Ugh, lately I seem to be spending a lot of time posting Snopes links to Facebook because a lot of the urban legends are coming around again as “facts”.
Philipppides didn’t run the 25ish miles from Marathon to Athens and expire immediately after announcing the Greek victory.
He’s actually supposed to have run 150 miles from Athens to Sparta in less than two days and then run back to Athens to inform the Athenians that the Spartans would not be providing troops in time to help them at the battle. Following the Athenian victory, their entire army had to travel from Marathon to Athens the same day to potentially battle part of the Persian force that was sailing from Marathon to Athens. I think the race would be a bit harder if the runners had to travel 6 times the distance or were weighed down with bronze armor and weapons.
Well, it was designed to survive extensive equipment outages, and nuclear war is certainly one plausible source of such (along with a variety of natural disasters, etc.).
It was designed to be robust in the face of equipment failure rates we’d now consider excessive, because the equipment of the early Arpanet period generally wasn’t as reliable as what we have now.
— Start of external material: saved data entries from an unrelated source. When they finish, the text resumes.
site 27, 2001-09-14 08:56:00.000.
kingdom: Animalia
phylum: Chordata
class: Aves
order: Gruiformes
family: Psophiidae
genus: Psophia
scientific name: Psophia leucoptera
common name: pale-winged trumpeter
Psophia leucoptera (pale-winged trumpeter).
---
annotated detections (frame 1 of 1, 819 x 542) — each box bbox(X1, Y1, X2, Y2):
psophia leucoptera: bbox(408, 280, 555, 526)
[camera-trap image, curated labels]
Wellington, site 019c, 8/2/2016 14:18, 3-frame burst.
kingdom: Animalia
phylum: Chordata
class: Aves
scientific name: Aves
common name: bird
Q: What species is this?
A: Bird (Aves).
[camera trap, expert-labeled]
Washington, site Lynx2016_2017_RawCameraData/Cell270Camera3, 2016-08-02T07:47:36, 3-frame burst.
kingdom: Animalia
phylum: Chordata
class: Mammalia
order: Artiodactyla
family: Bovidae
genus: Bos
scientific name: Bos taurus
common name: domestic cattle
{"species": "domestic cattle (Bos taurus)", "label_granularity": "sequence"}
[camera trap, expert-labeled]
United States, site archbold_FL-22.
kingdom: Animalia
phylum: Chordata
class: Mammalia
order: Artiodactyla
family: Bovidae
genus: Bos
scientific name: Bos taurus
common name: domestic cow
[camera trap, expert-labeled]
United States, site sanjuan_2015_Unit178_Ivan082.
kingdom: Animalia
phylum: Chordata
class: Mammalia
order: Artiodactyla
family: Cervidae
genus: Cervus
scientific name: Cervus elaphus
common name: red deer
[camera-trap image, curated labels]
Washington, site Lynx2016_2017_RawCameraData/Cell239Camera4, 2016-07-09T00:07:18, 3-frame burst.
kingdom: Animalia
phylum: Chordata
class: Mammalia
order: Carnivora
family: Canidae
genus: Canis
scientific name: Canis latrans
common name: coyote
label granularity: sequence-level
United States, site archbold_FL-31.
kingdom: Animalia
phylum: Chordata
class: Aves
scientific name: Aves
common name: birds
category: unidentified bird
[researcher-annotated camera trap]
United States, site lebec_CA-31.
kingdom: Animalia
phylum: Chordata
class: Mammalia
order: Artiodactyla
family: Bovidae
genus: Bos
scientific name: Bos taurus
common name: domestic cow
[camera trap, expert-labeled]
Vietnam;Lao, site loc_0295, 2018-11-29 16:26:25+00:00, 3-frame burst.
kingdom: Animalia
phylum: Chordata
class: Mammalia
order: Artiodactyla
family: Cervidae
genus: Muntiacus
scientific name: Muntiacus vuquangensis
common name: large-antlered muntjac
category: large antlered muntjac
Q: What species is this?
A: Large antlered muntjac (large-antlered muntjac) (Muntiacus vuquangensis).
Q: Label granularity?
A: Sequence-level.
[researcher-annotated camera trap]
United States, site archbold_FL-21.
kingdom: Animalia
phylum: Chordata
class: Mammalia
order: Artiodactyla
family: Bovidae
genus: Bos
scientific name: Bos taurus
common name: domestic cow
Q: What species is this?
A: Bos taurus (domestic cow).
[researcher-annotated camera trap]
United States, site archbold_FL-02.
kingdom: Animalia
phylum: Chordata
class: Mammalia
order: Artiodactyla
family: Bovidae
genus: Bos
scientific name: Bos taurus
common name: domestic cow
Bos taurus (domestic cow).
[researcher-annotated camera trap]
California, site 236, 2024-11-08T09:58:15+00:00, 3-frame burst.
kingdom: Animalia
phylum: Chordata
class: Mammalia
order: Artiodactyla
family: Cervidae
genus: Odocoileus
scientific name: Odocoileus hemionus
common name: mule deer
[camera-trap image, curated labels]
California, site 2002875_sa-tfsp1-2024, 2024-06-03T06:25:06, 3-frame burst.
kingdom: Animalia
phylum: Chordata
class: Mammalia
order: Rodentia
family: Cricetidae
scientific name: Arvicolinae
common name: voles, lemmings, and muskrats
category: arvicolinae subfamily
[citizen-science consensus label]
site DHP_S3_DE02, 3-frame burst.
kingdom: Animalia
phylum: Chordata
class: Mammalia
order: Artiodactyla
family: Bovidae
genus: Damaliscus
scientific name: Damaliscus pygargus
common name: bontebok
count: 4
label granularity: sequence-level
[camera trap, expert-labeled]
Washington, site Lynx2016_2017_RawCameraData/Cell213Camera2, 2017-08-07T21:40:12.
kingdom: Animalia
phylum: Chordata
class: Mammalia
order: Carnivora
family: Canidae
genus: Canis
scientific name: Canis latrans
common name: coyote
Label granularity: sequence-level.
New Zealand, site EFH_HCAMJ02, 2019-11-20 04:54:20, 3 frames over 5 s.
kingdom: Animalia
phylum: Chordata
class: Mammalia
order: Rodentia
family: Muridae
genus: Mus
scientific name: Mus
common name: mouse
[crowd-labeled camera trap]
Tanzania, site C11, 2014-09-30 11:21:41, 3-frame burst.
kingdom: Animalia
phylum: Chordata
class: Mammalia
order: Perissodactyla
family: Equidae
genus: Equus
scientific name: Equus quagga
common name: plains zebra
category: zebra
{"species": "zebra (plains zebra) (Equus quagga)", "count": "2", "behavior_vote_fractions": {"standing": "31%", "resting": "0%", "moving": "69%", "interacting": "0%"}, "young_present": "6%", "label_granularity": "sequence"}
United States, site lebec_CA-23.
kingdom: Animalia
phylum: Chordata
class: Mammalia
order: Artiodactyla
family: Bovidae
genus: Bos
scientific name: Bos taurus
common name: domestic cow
However, the “Communications in the event of nuclear war” project did exist, and it wasn’t anything that turned into the Internet; it was a RAND Corporation design based on hardened voice lines.
Theodore Roosevelt did not lead the charge up San Juan Hill in Cuba. He in fact was part of the assault on Kettle Hill, a secondary objective. He did lead a small group to support the Buffalo Soldiers who had already taken the hill (and received almost no recognition for it), but was immediately called back to defend the Spanish counterattack on Kettle. He managed to get his photo taken at the top of San Juan Hill along with the Rough Riders outfit. To his credit, Roosevelt initially gave credit to the black soldiers, but the press and his campaign staff insisted that he was the hero of the battle, and eventually he accepted it as truth. He was awarded a posthumous MOH for this action by George Bush II, while the officer who led the charge and was killed during it received zip point shit.
The attorney who defended Harvey Milk’s assassin did not argue that the assassin was made criminally insane by consuming twinkies. He argued that when a person who was normally deeply concerned with healthy eating and fitness changes his habits greatly, that change in behavior can be an indication of mental illness.
There was one important precedent set by the Mayflower Compact - the signers were acting on their own. They had not been authorized to set up a local government by England.
The Virginia House of Burgesses was authorized by the Virginia Company, which was itself authorized to run the colony of Virginia. So the Virginians were essentially given their local government by England. The Plymouth colonists formed a government on their own authority, even though they recognized English supremacy over that government.